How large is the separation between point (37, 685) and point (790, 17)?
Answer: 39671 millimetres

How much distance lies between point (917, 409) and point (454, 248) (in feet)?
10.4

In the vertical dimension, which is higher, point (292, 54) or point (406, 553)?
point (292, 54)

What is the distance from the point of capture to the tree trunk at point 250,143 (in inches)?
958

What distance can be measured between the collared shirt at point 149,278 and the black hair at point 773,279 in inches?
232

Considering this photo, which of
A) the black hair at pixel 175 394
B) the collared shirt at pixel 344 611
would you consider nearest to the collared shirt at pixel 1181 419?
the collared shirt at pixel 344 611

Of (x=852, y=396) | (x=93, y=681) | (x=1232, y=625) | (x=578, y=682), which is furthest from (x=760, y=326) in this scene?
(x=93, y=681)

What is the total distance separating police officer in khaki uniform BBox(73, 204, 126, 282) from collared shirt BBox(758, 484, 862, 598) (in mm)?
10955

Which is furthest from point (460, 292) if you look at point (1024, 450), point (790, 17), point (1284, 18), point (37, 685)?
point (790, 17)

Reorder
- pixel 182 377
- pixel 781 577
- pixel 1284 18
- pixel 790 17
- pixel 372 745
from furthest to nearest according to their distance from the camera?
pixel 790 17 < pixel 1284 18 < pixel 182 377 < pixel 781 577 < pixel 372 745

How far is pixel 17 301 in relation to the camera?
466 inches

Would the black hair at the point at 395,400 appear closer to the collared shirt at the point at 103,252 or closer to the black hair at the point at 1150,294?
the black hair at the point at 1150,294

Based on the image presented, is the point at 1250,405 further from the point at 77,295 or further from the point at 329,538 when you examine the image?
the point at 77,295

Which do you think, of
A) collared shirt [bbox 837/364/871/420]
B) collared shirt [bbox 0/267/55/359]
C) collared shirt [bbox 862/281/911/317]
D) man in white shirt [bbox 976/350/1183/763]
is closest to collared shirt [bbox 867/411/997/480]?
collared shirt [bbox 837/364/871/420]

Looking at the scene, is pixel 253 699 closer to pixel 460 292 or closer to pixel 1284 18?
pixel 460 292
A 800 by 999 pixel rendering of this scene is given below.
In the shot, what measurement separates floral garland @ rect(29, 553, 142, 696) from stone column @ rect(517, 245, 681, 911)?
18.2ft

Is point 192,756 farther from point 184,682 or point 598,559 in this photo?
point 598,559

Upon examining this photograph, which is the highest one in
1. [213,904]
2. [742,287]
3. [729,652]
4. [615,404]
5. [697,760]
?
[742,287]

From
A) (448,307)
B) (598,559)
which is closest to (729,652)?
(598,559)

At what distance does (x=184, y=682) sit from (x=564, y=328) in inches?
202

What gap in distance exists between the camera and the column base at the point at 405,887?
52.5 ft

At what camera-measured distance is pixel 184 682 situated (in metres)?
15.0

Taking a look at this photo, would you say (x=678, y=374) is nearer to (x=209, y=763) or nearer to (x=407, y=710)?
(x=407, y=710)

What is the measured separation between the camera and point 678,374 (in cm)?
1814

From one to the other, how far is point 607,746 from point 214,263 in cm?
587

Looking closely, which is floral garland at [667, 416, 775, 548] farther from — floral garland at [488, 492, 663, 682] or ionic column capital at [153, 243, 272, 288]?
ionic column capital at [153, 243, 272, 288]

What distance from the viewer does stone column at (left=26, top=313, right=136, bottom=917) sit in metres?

_Request_. Please copy out the records above word for word, from the line containing "Is point 192,756" through the end of the records.

_Answer to the task_.
Is point 192,756 farther from point 184,682 or point 598,559 in this photo?
point 598,559

Upon examining this photograph, which is the highest one in
1. [213,904]
2. [742,287]
3. [729,652]
4. [615,404]
5. [697,760]
?
[742,287]

From
A) (448,307)
B) (598,559)
which is closest to (729,652)?
(598,559)

At what distance does (x=184, y=682) sit from (x=564, y=328) in inches?
202

What gap in distance exists between the camera and the column base at the point at 405,887?
52.5 ft

At what camera-measured distance is pixel 184 682 situated (in metres)?
15.0

Taking a look at this photo, would you say (x=678, y=374) is nearer to (x=209, y=763) or nearer to (x=407, y=710)?
(x=407, y=710)

What is the measured separation between the camera and point 678,374 (in cm)?
1814

From one to the other, how far is point 607,746 from point 214,263 in cm?
587

Looking closely, which is floral garland at [667, 416, 775, 548] farther from — floral garland at [488, 492, 663, 682] or ionic column capital at [153, 243, 272, 288]?
ionic column capital at [153, 243, 272, 288]

What distance from the viewer does stone column at (left=26, top=313, right=136, bottom=917) sit in metres?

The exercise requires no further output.